## EXCERPT TO READ
■ ■ ■ ■ ■

A Normal Walk Is All I Ask

My dad’s an attorney.  The advantage?  I get free legal advice, but the disadvantages are endless.  Perhaps the most commonly experienced detriments are the infuriating delays during our walks.  Take this afternoon, for instance.   I caught the eye of a little girl who was riding her bike.  She pulled up to us and said, “Oh, what a cool dog.  Can I pet him?”  I sighed and rolled my eyes, because I knew full well what was coming.  As I recall, here was the exchange:

Dad:  Sure you can pet him. [he pulls a document and a pen from his pocket]  But first I’d like you to review and sign this form.

Girl:  Why?

Dad:  Because it protects me from all liability in the unlikely event that you incur a bite, scratch, allergic reaction, disease, psychological disorder, acid reflux or flatulence due to your voluntary interaction with Flapjack.

■ ■ ■ ■ ■

Stored data entries
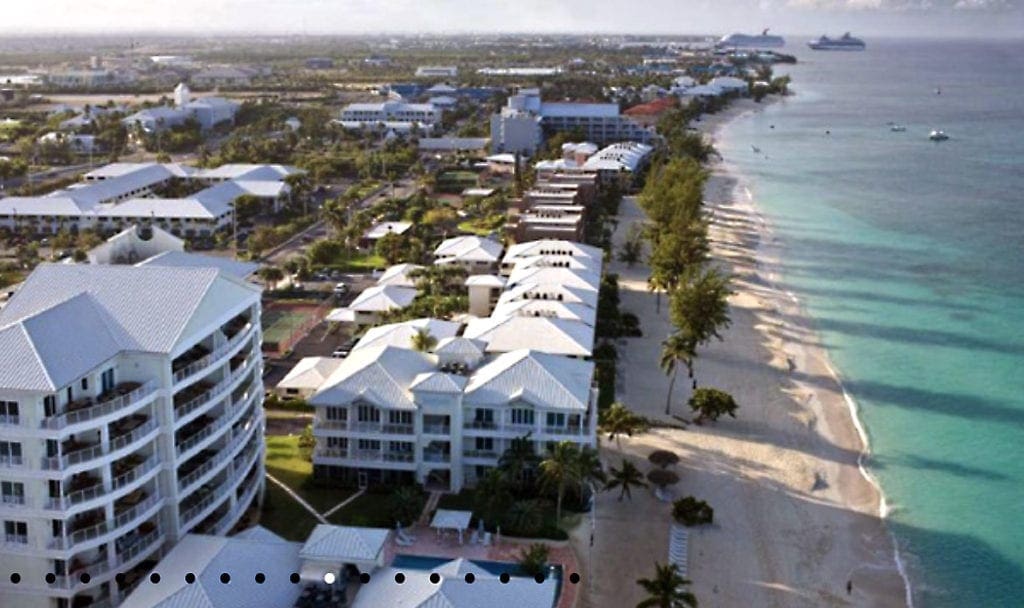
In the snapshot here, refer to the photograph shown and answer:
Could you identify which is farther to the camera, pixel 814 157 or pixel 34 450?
pixel 814 157

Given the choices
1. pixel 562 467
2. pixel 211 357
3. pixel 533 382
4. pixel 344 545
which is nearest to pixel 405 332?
pixel 533 382

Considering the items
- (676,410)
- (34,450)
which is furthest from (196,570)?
(676,410)

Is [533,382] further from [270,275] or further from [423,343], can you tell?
[270,275]

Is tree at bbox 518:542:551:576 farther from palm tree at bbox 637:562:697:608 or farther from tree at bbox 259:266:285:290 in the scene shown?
tree at bbox 259:266:285:290

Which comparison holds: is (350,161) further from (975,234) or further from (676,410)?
(676,410)

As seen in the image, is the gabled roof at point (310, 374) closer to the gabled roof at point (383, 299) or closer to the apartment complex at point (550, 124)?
the gabled roof at point (383, 299)

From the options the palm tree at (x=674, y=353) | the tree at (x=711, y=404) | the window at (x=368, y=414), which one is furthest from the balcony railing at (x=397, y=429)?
the palm tree at (x=674, y=353)
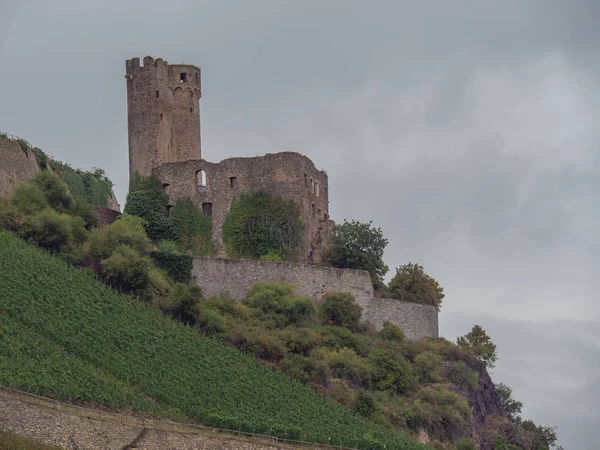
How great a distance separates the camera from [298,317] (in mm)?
62000

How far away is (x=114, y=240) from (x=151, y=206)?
24.0 feet

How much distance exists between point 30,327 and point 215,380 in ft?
21.1

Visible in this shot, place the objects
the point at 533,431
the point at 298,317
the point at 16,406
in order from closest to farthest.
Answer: the point at 16,406 → the point at 298,317 → the point at 533,431

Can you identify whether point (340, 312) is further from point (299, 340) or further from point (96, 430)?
point (96, 430)

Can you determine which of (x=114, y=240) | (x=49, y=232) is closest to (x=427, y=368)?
→ (x=114, y=240)

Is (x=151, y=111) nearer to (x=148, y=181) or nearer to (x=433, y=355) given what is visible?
(x=148, y=181)

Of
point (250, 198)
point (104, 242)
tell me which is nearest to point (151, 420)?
point (104, 242)

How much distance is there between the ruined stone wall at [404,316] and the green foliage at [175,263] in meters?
7.30

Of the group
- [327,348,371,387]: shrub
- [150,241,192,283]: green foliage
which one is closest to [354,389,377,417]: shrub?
[327,348,371,387]: shrub

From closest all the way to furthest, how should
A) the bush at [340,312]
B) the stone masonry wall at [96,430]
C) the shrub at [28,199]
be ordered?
the stone masonry wall at [96,430]
the shrub at [28,199]
the bush at [340,312]

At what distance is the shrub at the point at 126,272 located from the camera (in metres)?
58.9

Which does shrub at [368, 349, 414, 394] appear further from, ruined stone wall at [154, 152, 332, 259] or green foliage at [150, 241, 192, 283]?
ruined stone wall at [154, 152, 332, 259]

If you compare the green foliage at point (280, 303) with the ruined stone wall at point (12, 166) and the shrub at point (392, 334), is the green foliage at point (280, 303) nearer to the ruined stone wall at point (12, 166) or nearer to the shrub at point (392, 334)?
the shrub at point (392, 334)

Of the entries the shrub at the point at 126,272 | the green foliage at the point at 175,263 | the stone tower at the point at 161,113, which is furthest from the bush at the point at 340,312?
the stone tower at the point at 161,113
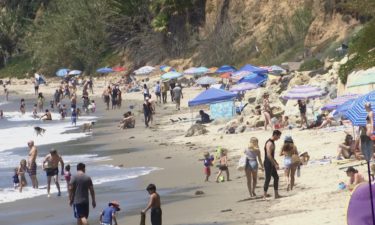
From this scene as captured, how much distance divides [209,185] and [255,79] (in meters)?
19.8

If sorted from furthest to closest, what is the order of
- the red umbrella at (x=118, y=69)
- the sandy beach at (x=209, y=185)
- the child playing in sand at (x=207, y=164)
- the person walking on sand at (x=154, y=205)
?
→ the red umbrella at (x=118, y=69) < the child playing in sand at (x=207, y=164) < the sandy beach at (x=209, y=185) < the person walking on sand at (x=154, y=205)

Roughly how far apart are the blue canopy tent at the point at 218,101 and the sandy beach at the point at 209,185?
0.85 meters

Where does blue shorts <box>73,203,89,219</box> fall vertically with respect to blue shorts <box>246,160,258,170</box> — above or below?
below

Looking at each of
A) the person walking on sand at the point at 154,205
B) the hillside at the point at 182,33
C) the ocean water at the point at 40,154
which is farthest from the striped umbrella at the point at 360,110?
the hillside at the point at 182,33

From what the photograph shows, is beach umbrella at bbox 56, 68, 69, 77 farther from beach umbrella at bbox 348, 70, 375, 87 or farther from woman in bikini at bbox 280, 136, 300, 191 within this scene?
woman in bikini at bbox 280, 136, 300, 191

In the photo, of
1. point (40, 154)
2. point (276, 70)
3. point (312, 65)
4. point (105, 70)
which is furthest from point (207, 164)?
point (105, 70)

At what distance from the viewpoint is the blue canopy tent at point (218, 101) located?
31.0 m

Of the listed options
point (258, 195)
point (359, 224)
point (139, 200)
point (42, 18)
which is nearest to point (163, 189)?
point (139, 200)

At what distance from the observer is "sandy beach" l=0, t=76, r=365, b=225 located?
14.9 metres

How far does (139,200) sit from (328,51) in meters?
26.3

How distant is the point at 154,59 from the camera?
65438 millimetres

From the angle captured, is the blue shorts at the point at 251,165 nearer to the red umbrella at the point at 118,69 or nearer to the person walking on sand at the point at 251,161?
the person walking on sand at the point at 251,161

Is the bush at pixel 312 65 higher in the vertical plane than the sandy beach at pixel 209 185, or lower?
higher

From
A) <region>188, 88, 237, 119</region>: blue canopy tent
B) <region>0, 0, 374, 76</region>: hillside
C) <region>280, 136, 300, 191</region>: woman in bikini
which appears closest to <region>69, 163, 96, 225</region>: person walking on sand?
<region>280, 136, 300, 191</region>: woman in bikini
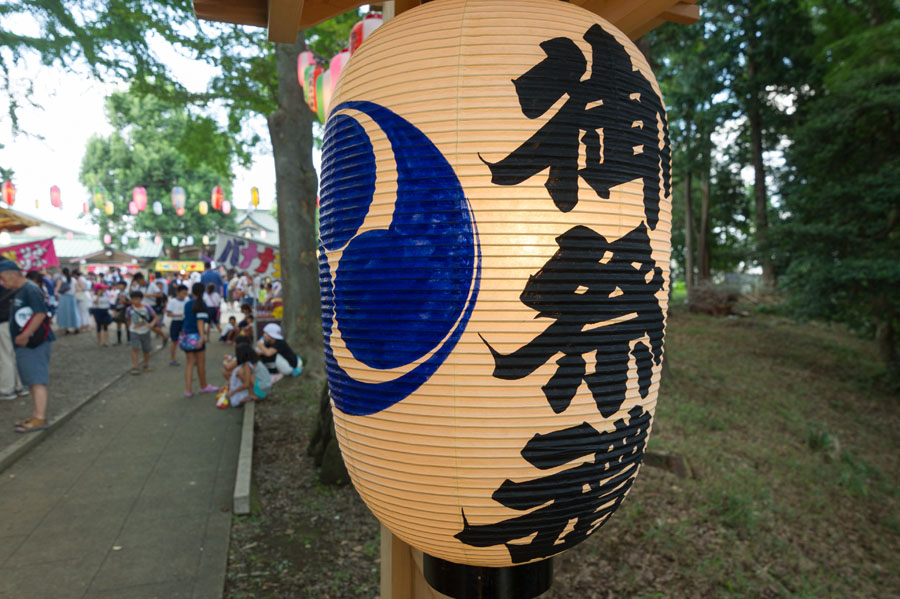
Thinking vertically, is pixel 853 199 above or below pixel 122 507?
above

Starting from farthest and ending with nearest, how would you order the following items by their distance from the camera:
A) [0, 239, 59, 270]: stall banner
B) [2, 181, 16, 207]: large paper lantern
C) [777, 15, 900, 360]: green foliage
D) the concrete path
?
[2, 181, 16, 207]: large paper lantern → [0, 239, 59, 270]: stall banner → [777, 15, 900, 360]: green foliage → the concrete path

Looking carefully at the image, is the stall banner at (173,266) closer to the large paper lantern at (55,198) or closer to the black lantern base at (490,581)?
the large paper lantern at (55,198)

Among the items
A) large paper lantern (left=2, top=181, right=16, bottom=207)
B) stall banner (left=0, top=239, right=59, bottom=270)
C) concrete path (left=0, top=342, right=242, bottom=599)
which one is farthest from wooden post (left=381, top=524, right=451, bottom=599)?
large paper lantern (left=2, top=181, right=16, bottom=207)

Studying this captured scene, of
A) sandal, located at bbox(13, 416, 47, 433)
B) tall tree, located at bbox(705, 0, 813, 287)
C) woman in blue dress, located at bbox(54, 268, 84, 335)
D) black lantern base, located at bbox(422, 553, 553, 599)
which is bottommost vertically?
sandal, located at bbox(13, 416, 47, 433)

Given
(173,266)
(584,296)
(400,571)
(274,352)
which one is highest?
(173,266)

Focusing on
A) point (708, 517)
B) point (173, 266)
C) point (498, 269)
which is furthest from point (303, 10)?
point (173, 266)

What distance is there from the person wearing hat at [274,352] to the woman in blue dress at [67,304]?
32.4 feet

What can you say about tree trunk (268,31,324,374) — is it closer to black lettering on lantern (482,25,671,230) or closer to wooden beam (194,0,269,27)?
wooden beam (194,0,269,27)

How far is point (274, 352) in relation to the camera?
8750 millimetres

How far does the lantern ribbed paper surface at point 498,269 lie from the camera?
58.9 inches

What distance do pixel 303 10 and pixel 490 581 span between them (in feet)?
7.71

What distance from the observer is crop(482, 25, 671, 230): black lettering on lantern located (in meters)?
1.51

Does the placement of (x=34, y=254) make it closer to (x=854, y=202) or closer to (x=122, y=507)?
(x=122, y=507)

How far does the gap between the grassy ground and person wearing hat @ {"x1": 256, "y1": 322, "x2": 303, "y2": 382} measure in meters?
0.45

■ ■ ■ ■ ■

## AIM OF THE EXERCISE
From the text "A Normal Walk Is All I Ask," extract everything from "Dad:  Because it" down to "interaction with Flapjack.". The entries are separate material and have no connection to the text.

## RESULT OF THIS TASK
Dad:  Because it protects me from all liability in the unlikely event that you incur a bite, scratch, allergic reaction, disease, psychological disorder, acid reflux or flatulence due to your voluntary interaction with Flapjack.